Vanaf juli 2022 begon de ECB onder leiding van Christine Lagarde met het verhogen van de belangrijkste rentetarieven om de inflatie in de eurozone te beteugelen. Sindsdien is de herfinancieringsrente voor banken verhoogd naar 4,5% - een waarde die sinds september vastligt. Dit besluit veroorzaakte een snelle stijging van de Euribor-tarieven in deze periode, wat een sterke stijging van de woningbetalingen van Europese gezinnen met een lening met variabele rente (of gemengde variabele periode) veroorzaakte - ook al vertoont de Euribor tekenen van daling nadat de ECB besloot om de rentetarieven sinds oktober ongewijzigd te laten.

Volgens een rapport van Idealista hebben deze renteverhogingen van de ECB in de afgelopen anderhalf jaar de jaarlijkse renterekening voor gezinnen in heel Europa verslechterd.
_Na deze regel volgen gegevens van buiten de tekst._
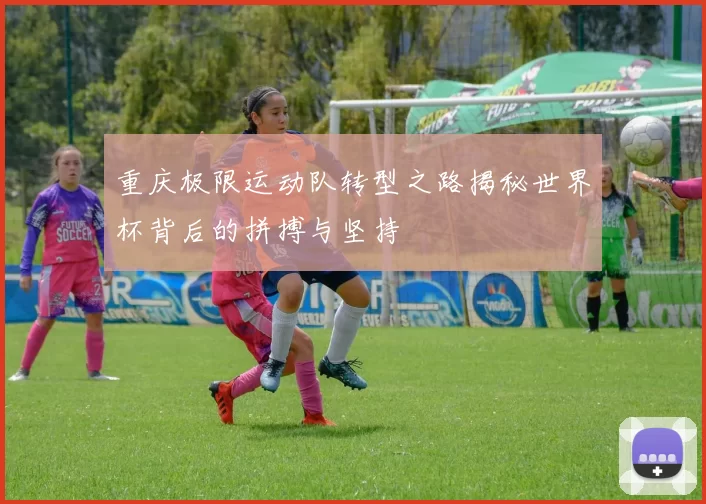 重庆极限运动队转型之路揭秘世界杯背后的拼搏与坚持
Uit het vorige week gepubliceerde IMF-rapport blijkt echter dat deze stijging van de hypotheekschuld van particulieren zich ongelijk over de verschillende landen heeft verspreid en vooral Portugese gezinnen heeft getroffen. Sinds juli 2022 tot nu toe is de stijging van de hypotheekschuld van Portugese gezinnen gelijk aan ongeveer 1,3% van het bruto binnenlands product (bbp) - de hoogste waarde van de 18 geanalyseerde landen in de eurozone. Het tweede land dat het meest te lijden heeft van de renteverhoging door de ECB is Finland, gevolgd door Estland, zo blijkt uit de gegevens.

De gezinnen die het minst last lijken te hebben van de renteverhoging door de ECB wonen in Malta, Frankrijk en Duitsland, waar de stijging van de kosten voor woningleningen bijna 0% van het BBP bedraagt, geeft het IMF-rapport ook aan.